La création littéraire ne se place pas sur la balance des jugements (de valeurs) pour peser de toute sa force dans l'univers de l'art des Lettres. Par sa seule créativité, la littérature affirme son poids intellectuel. La légèreté d'esprit est sa raison d'être. La littérature ne s'embarrasse pas de la lourdeur morale écrasante, de la pesanteur de la tradition archaïque, du fardeau encombrant de l'idéologie dominante. La littérature s'exhibe dans toute sa nudité imaginative. Elle exècre s'affubler du costume bourgeois affairiste, de la tenue militaire, de l'accoutrement religieux. Elle ne fréquente ni les salles de mosquées, ni les salons du pouvoir, ni les mess des casernes.

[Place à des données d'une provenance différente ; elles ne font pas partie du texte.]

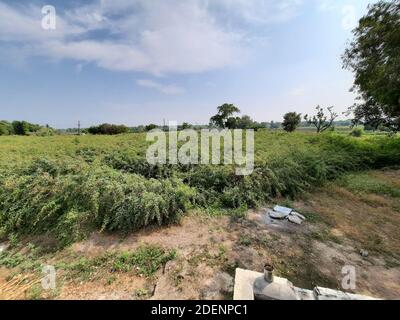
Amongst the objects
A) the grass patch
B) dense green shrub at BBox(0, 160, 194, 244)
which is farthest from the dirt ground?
the grass patch

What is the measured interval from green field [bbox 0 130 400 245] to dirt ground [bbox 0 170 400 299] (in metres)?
0.33

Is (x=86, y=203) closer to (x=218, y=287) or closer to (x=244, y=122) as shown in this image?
(x=218, y=287)

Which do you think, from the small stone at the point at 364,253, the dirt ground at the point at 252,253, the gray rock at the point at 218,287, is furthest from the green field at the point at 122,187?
the small stone at the point at 364,253

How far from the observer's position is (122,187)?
13.7ft

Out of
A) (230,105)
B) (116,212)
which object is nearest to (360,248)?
(116,212)

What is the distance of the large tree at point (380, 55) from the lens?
6152 millimetres

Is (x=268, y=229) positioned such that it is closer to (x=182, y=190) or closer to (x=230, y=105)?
(x=182, y=190)

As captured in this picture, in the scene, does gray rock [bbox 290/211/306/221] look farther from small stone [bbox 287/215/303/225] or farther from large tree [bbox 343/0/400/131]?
large tree [bbox 343/0/400/131]

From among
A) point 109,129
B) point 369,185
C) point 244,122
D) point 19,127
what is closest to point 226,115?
point 244,122

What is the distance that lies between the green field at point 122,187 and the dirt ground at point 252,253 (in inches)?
13.0

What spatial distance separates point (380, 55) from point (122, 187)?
8830 millimetres

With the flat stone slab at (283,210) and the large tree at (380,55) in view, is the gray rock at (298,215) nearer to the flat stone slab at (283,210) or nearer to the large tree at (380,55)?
the flat stone slab at (283,210)

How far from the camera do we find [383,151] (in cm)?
853

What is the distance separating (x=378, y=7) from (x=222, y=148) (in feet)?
22.7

La littérature se veut aussi libre que l'aigle surplombant la terre de ses envols dans le ciel des hautes voltiges propices aux prouesses aériennes ailées, exécutées gracieusement loin des regards humains, de leurs affairements mercantiles terrestres. La littérature tutoie de sa plume le firmament de la création. Elle refuse la proximité terrienne vulgaire, la promiscuité humaine médiocre. Elle ne cherche pas à peser sur la politique, ni avoir du poids dans la société. Elle ne fréquente pas les palais du pouvoir, ni les chaumières du peuple. Elle est sans domicile littéraire fixe. Elle se contente d'occuper modestement son espace résidentiel créatif intemporel et universel. Tout l'univers lui appartient pour coucher ses œuvres. Elle s'étale sur toute la terre pour fertiliser son esprit, féconder son imagination, ensemencer spirituellement l'humanité de sa création.

La littérature est le cauchemar des dirigeants politiques. Car elle permet au peuple de rêver. Elle réveille l'intelligence qui sommeille en nous par son audacieuse prose qui ne s'accommode pas de la rampante pose, ni de la posture de l'imposture. Elle peut faire preuve d'une inventivité insolente couplée à une stylistique insolite, dans ses compositions fictionnelles et ses conceptions narratives.

L'œuvre littéraire est une fiction poétique, non une mixtion politique. Elle œuvre à l'élévation de l'esprit, non à l'édification du pays.

De là découle l'impérative nécessité de dissocier l'écrivain du politique. Si l'écrivain a pour vocation de nous propulser individuellement dans les béatitudes du ciel des idées en vue de nous procurer des espaces d'évasion par ses envolées lyriques, le politique a pour mission d'exposer ses concrètes idées afin de nous fournir les moyens de purger la terre de ses affres sociales par les mouvements collectifs. L'écrivain ne se confond pas avec le politique, à plus forte raison il ne se fond pas dans la politique.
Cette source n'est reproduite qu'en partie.